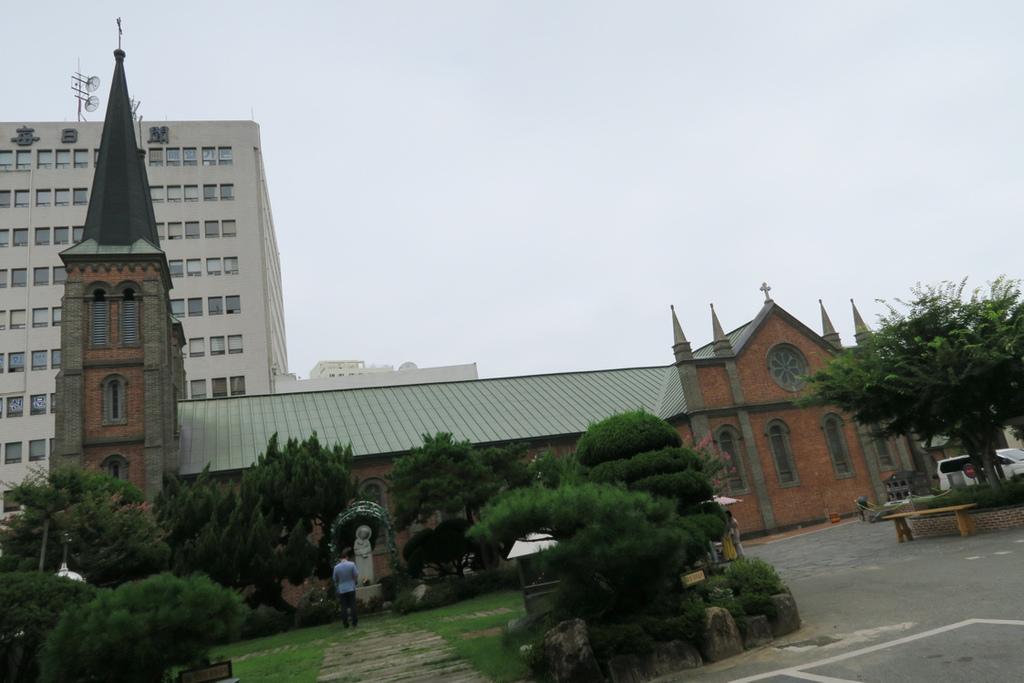 계산성당桂山聖堂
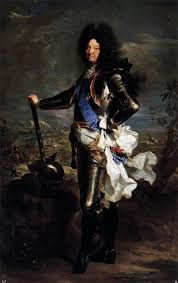 dbq on absolutism writework louis xiv of the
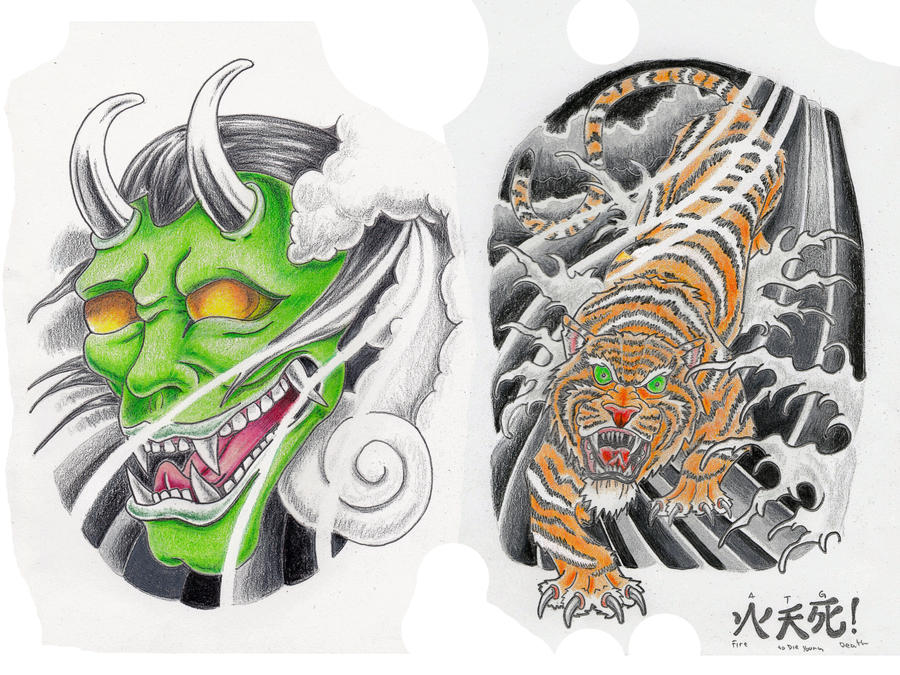 Japanese flash by a t g 4 on deviantart for Japanese tattoo flash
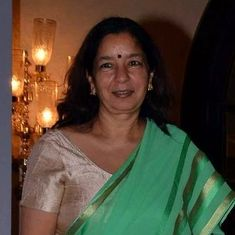 Axis Bank board approves CEO Shikha Sharma's request to reduce her new term to 7 months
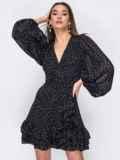 Черное платье из креп-шифона на запах с оборками 53478, фото 4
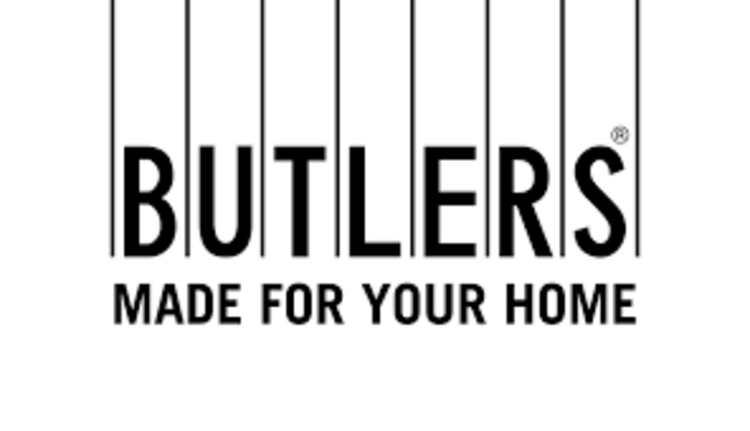 Logo Butlers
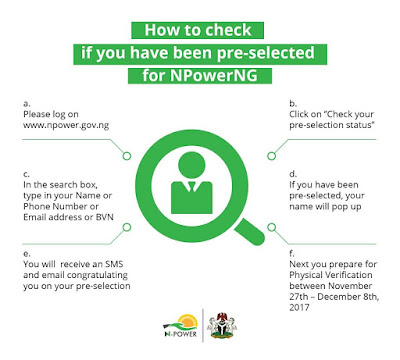 How to Check Npower Shortlisted List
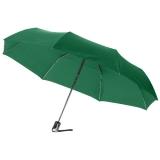 """Automatyczny parasol 3-sekcyjny 21.5"""" Alex (10901608)"""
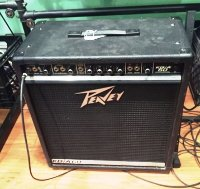 Click for large photo of Peavey KB/A60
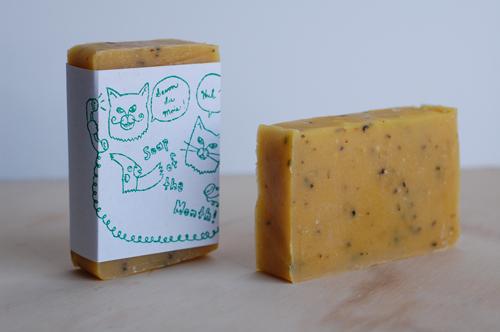 soap_hellocraft.jpg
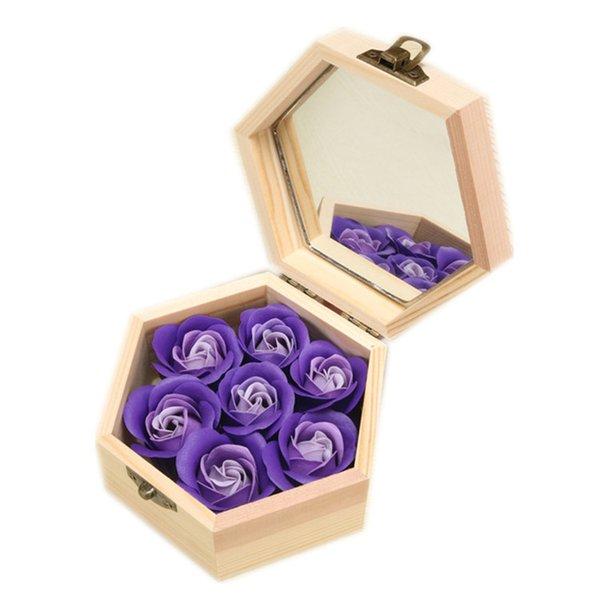 hex-purple
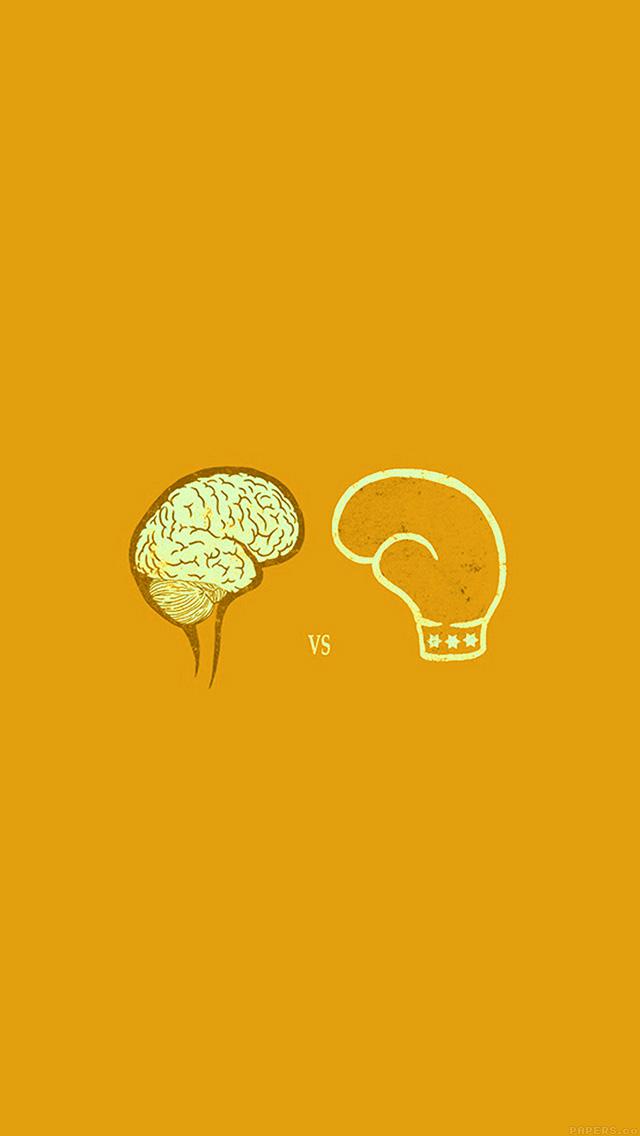freeios8.com-iphone-4-5-6-plus-ipad-ios8-ai23-brain-vs-boxing-illust-gold-minimal-art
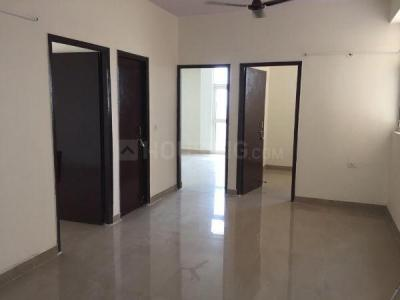 Gallery Cover Image of 1077 Sq.ft 2 BHK Independent Floor for buy in Aditya Gracious Floors, Lal Kuan for 2200000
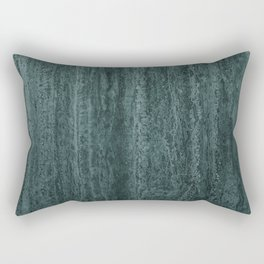 Black gray green abstract modern marble Rectangular Pillow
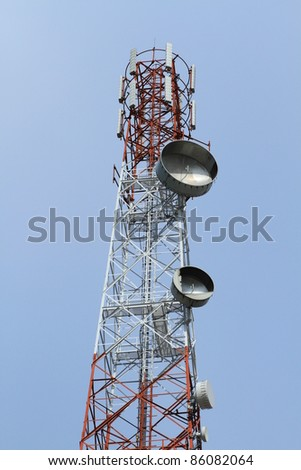Telecommunication tower with blue sky background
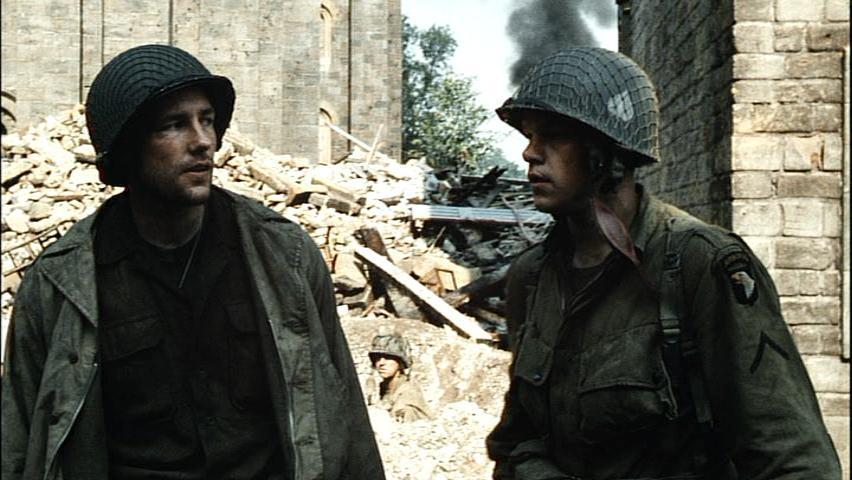 Saving Private Ryan images Reiben & Ryan HD wallpaper and ... | {Reiben 11}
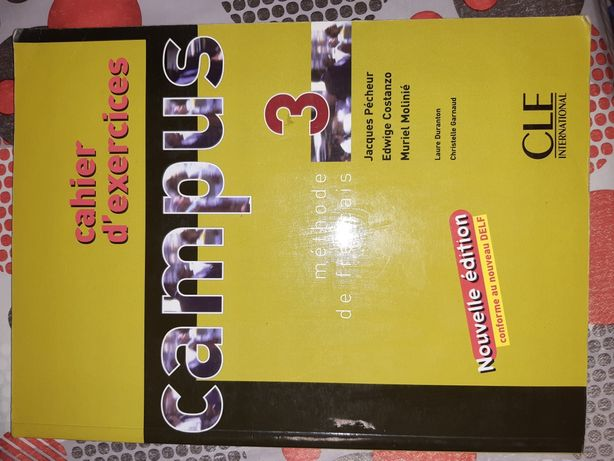 Campus 3 cahier d'exercices zeszyt ćwiczeń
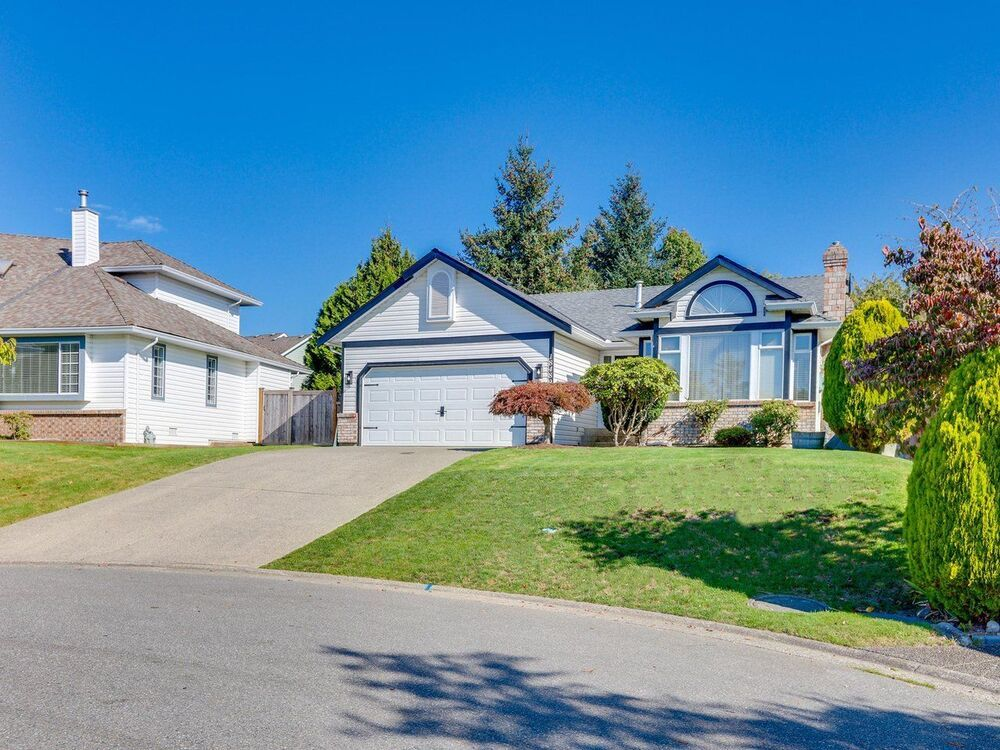 Cloverdale House For Sale 3 Bedroom 1 633 Sq Ft Listed 2020 10 08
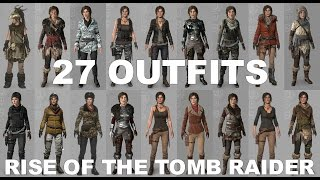 Rise of the Tomb Raider - 27 Outfits, including unreleased DLC (see Description)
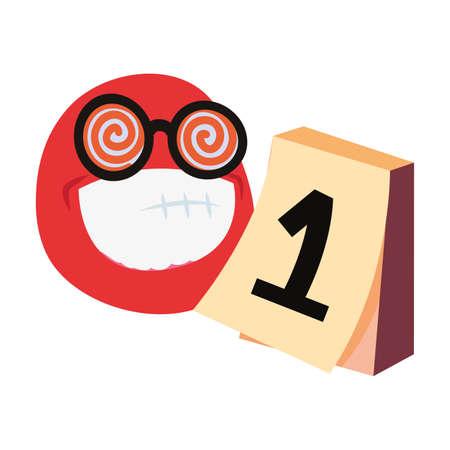 emoji face april fools day vector illustration
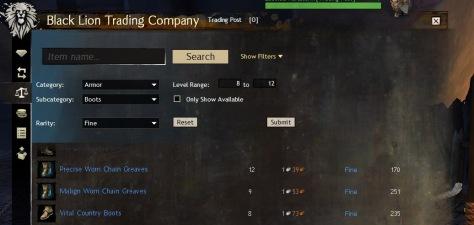 tp-browsing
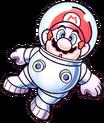 Astromario SuperMarioLand2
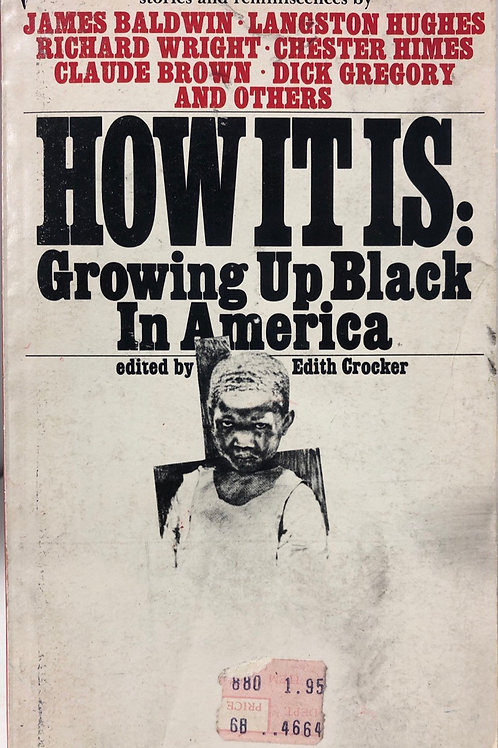 How it is: Growing Up Black in America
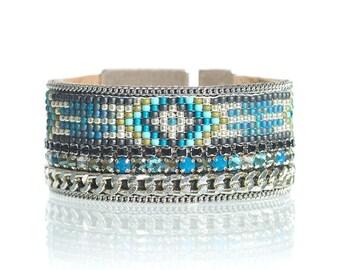 Teal blue bead loom cuff - woven bracelet - tribal bracelet- aztec bracelet - evil eye jewelry - evil eye cuff bracelet - bohemian jewelry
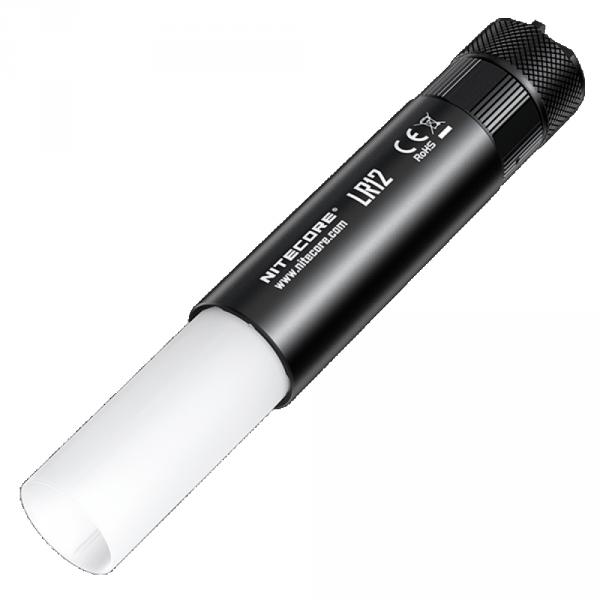Кемпинговый фонарь Nitecore LR12 Черный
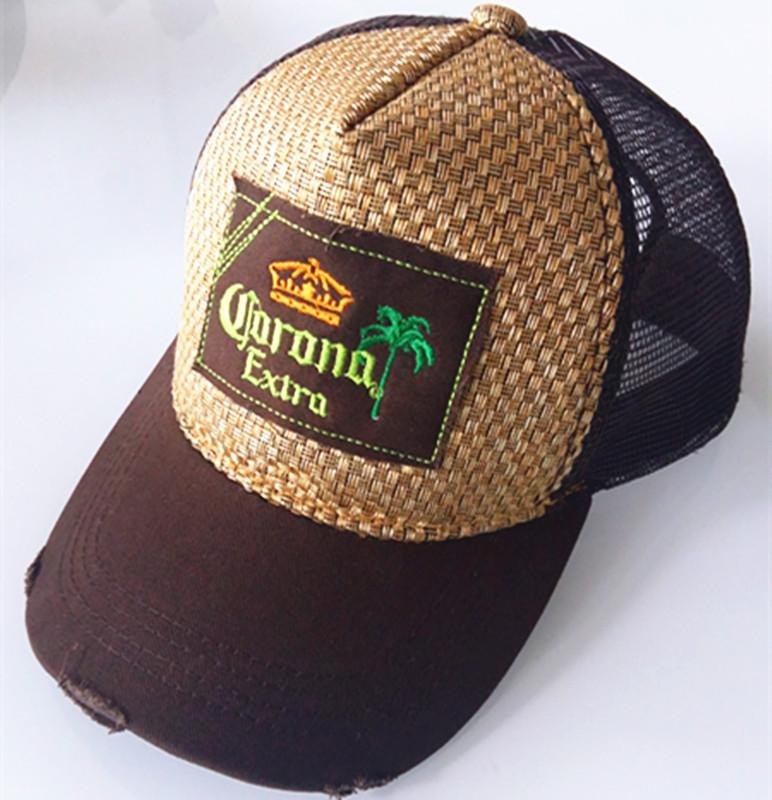 Patch Embroidered Cap Mesh Sport Cap Baseball Cap Trucker Hats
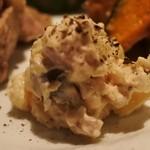 ラグナ ザ バー - チャームのポテトサラダ
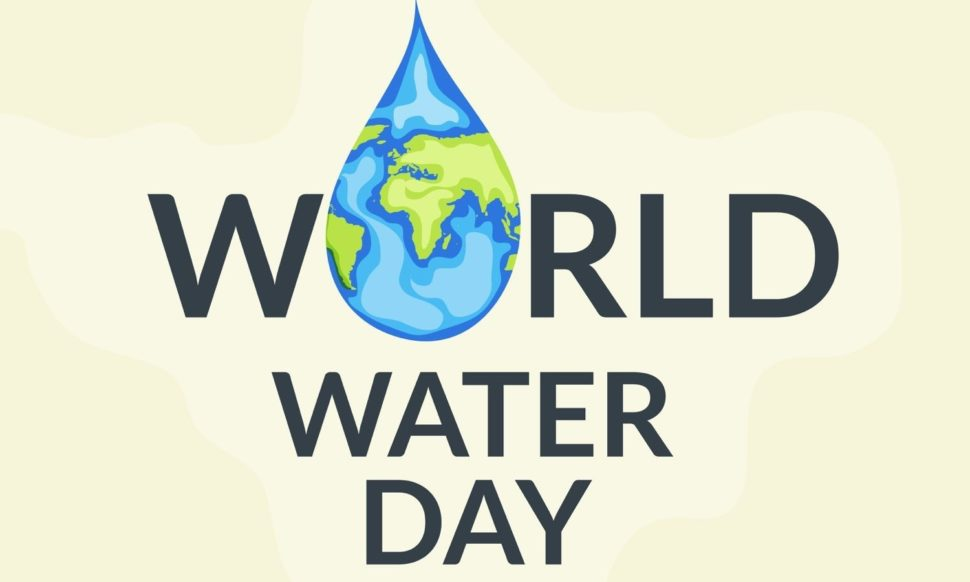 Celebrating World Water Day | Foodtank.com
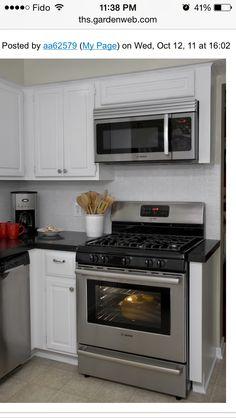 Kitchen Design Layout   Home Improvement   Pinterest   Countertop Layouts and Kitchens & Kitchen Design Layout   Home Improvement   Pinterest   Countertop ...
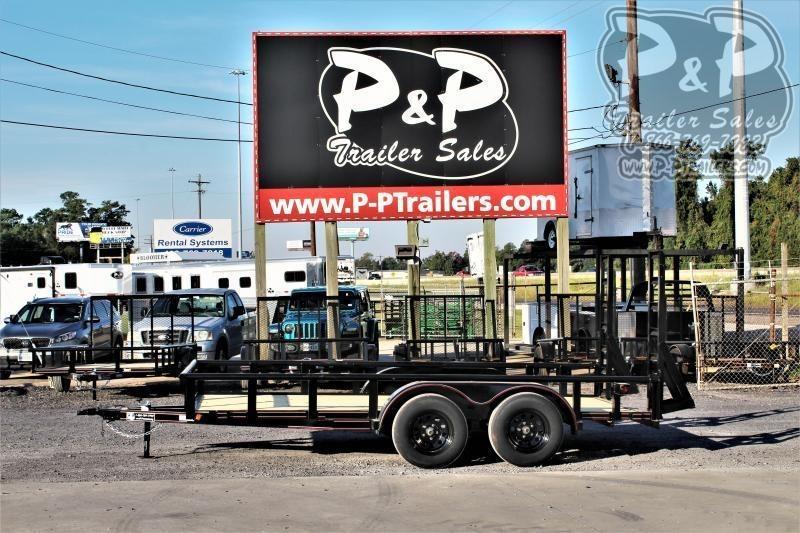 "2021 P and P PPTA14X83LDFURPT 83"" x 14 ' Utility Trailer"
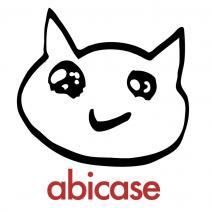 Abicase logo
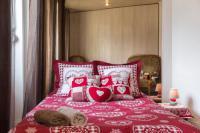 Appart Hotel Mulhouse Le Kandinsky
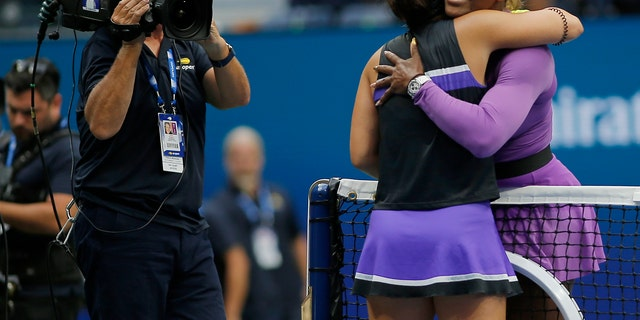 Serena Williams congratulated Bianca Andreescu after losing to Andreescu in the women's singles final of the U.S. Open tennis championships.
· · · · · · ·
Print every line of the material exactly as written, but drop the pictures.

 계산성당桂山聖堂
 dbq on absolutism writework louis xiv of the
 Japanese flash by a t g 4 on deviantart for Japanese tattoo flash
 Axis Bank board approves CEO Shikha Sharma's request to reduce her new term to 7 months
 Черное платье из креп-шифона на запах с оборками 53478, фото 4
 Logo Butlers
 How to Check Npower Shortlisted List
 """Automatyczny parasol 3-sekcyjny 21.5"""" Alex (10901608)"""
 Click for large photo of Peavey KB/A60
 soap_hellocraft.jpg
 hex-purple
freeios8.com-iphone-4-5-6-plus-ipad-ios8-ai23-brain-vs-boxing-illust-gold-minimal-art
 Gallery Cover Image of 1077 Sq.ft 2 BHK Independent Floor for buy in Aditya Gracious Floors, Lal Kuan for 2200000
 Black gray green abstract modern marble Rectangular Pillow
Telecommunication tower with blue sky background
 Saving Private Ryan images Reiben & Ryan HD wallpaper and ... | {Reiben 11}
 Campus 3 cahier d'exercices zeszyt ćwiczeń
 Cloverdale House For Sale 3 Bedroom 1 633 Sq Ft Listed 2020 10 08
 Rise of the Tomb Raider - 27 Outfits, including unreleased DLC (see Description)
 emoji face april fools day vector illustration
 tp-browsing
 Astromario SuperMarioLand2
 How it is: Growing Up Black in America
 Teal blue bead loom cuff - woven bracelet - tribal bracelet- aztec bracelet - evil eye jewelry - evil eye cuff bracelet - bohemian jewelry
Кемпинговый фонарь Nitecore LR12 Черный
 Patch Embroidered Cap Mesh Sport Cap Baseball Cap Trucker Hats
 ラグナ ザ バー - チャームのポテトサラダ
 Celebrating World Water Day | Foodtank.com
 Kitchen Design Layout   Home Improvement   Pinterest   Countertop Layouts and Kitchens & Kitchen Design Layout   Home Improvement   Pinterest   Countertop ...
 "2021 P and P PPTA14X83LDFURPT 83"" x 14 ' Utility Trailer"
 Abicase logo
 Appart Hotel Mulhouse Le Kandinsky
 Serena Williams congratulated Bianca Andreescu after losing to Andreescu in the women's singles final of the U.S. Open tennis championships.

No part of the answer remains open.